Along with the reduction in field size, a “hard cap” of four cars has been set for all NASCAR Sprint Cup Series race teams, with the previously allowed practice of fielding a fifth car for rookie drivers coming to an end starting in the 2016 season.

That Charter “guarantees entry into the field for every Sprint Cup Series points race,” NASCAR officials stress, adding that qualifying speeds will continue to determine the raceday line-up.

Similar to the five-year sanctioning agreements that NASCAR begins with tracks in 2016, team owner Charter agreements allow for longer planning cycles around competition, innovation, digital marketing, governance and research and development.

“The new Charter program strengthens each of our businesses individually and the team model as a whole, which is good for NASCAR, our fans, drivers, sponsors and the thousands of people who we employ,” said Rob Kauffman, co-owner of Chip Ganassi Racing. “This will give us more stability and predictability, and it will allow us to take a more progressive, long-term approach to issues.

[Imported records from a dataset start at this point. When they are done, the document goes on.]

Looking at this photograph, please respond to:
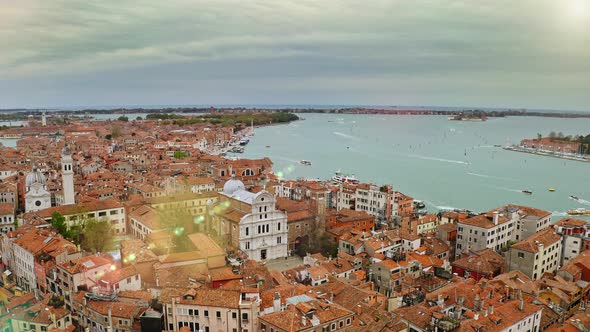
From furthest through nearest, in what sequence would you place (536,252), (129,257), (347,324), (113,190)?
(113,190) < (536,252) < (129,257) < (347,324)

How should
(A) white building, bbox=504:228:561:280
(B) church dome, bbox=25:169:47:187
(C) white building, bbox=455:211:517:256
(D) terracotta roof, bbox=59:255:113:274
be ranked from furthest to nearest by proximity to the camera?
(B) church dome, bbox=25:169:47:187 → (C) white building, bbox=455:211:517:256 → (A) white building, bbox=504:228:561:280 → (D) terracotta roof, bbox=59:255:113:274

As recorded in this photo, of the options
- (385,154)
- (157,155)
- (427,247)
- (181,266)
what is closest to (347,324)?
(181,266)

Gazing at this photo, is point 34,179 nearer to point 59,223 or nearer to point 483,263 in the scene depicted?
point 59,223

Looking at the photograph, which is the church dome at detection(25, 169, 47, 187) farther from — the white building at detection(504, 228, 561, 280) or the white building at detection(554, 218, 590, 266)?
Result: the white building at detection(554, 218, 590, 266)

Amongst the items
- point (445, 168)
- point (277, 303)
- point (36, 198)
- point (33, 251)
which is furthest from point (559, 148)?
point (33, 251)

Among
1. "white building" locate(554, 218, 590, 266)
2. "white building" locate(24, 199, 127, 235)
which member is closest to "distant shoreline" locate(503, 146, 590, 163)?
"white building" locate(554, 218, 590, 266)

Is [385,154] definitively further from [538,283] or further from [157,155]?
[538,283]

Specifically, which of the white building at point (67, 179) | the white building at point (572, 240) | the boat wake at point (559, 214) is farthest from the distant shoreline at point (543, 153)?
the white building at point (67, 179)
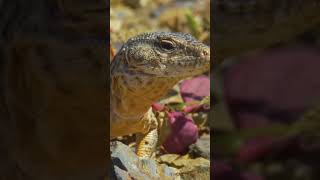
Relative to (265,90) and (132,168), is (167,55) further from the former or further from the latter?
(265,90)

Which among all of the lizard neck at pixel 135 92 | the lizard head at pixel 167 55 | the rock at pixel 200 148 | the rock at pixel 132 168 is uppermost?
the lizard head at pixel 167 55

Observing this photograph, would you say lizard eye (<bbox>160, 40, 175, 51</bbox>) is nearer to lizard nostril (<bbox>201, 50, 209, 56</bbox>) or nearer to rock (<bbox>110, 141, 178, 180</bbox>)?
lizard nostril (<bbox>201, 50, 209, 56</bbox>)

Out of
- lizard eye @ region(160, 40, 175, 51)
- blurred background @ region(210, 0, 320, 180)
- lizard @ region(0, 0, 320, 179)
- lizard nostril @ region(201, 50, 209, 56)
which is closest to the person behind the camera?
blurred background @ region(210, 0, 320, 180)

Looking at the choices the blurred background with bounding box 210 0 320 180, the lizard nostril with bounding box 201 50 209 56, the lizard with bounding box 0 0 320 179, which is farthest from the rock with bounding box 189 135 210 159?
the blurred background with bounding box 210 0 320 180

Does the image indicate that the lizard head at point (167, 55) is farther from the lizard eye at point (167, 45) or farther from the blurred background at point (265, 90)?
the blurred background at point (265, 90)
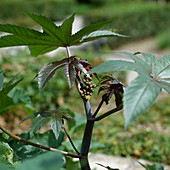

“NASCAR and the teams share a desire to preserve, promote and grow the sport and ultimately produce great racing for our fans and partners. These common goals served as the foundation for discussions and helped bring us to this unprecedented agreement. This is a great step forward for the entire sport made possible by Brian France setting a new course for the NASCAR industry and the owners coming together on shared issues. Everyone involved then compromised a bit to be able to come up with something that worked for all.”

NASCAR said those Charter teams will be “held to a minimum performance standard,” adding that “if a Charter team finishes in the bottom three of the owner standings among all 36 Charter teams for three consecutive seasons, NASCAR has the right to remove the Charter.”

In addition, teams are allowed to sell those Charters on the open market and the sport said those prices paid for Charters will be made openly available in an effort to maintain transparency.

“The new team owner agreements will offer a more appealing environment for both current and prospective team owners at the NASCAR premier series level,” France said. “I’ve always stressed that if we can do things to improve the business of our stakeholders, we will pursue it. I’m very proud of what we’ve accomplished today with this agreement.”